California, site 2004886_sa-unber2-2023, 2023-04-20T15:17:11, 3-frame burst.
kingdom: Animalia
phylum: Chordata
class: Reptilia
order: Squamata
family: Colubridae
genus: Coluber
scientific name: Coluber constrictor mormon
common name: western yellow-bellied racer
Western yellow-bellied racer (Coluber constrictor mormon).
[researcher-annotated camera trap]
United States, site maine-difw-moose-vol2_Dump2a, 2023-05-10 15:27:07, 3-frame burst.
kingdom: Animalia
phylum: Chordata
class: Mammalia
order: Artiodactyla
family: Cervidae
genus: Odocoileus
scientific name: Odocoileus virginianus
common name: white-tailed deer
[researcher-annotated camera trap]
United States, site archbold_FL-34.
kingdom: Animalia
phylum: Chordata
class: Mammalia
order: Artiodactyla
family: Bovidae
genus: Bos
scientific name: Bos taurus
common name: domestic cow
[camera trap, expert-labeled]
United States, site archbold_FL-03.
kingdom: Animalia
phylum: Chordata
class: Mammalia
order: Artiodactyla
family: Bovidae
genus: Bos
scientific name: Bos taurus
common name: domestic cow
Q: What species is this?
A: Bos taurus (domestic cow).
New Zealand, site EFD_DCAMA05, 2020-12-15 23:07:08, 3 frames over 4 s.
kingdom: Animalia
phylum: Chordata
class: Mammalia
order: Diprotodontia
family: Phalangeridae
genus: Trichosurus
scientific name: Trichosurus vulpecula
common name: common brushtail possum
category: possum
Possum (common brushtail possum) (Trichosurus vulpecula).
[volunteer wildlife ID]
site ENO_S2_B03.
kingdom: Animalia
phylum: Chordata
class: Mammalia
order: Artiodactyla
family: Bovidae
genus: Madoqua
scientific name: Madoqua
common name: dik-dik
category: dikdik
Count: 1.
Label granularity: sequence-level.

> Task details
Some lines above hold the word "scientific". Copy all of them.

> Your response
scientific name: Coluber constrictor mormon
scientific name: Odocoileus virginianus
scientific name: Bos taurus
scientific name: Bos taurus
scientific name: Trichosurus vulpecula
scientific name: Madoqua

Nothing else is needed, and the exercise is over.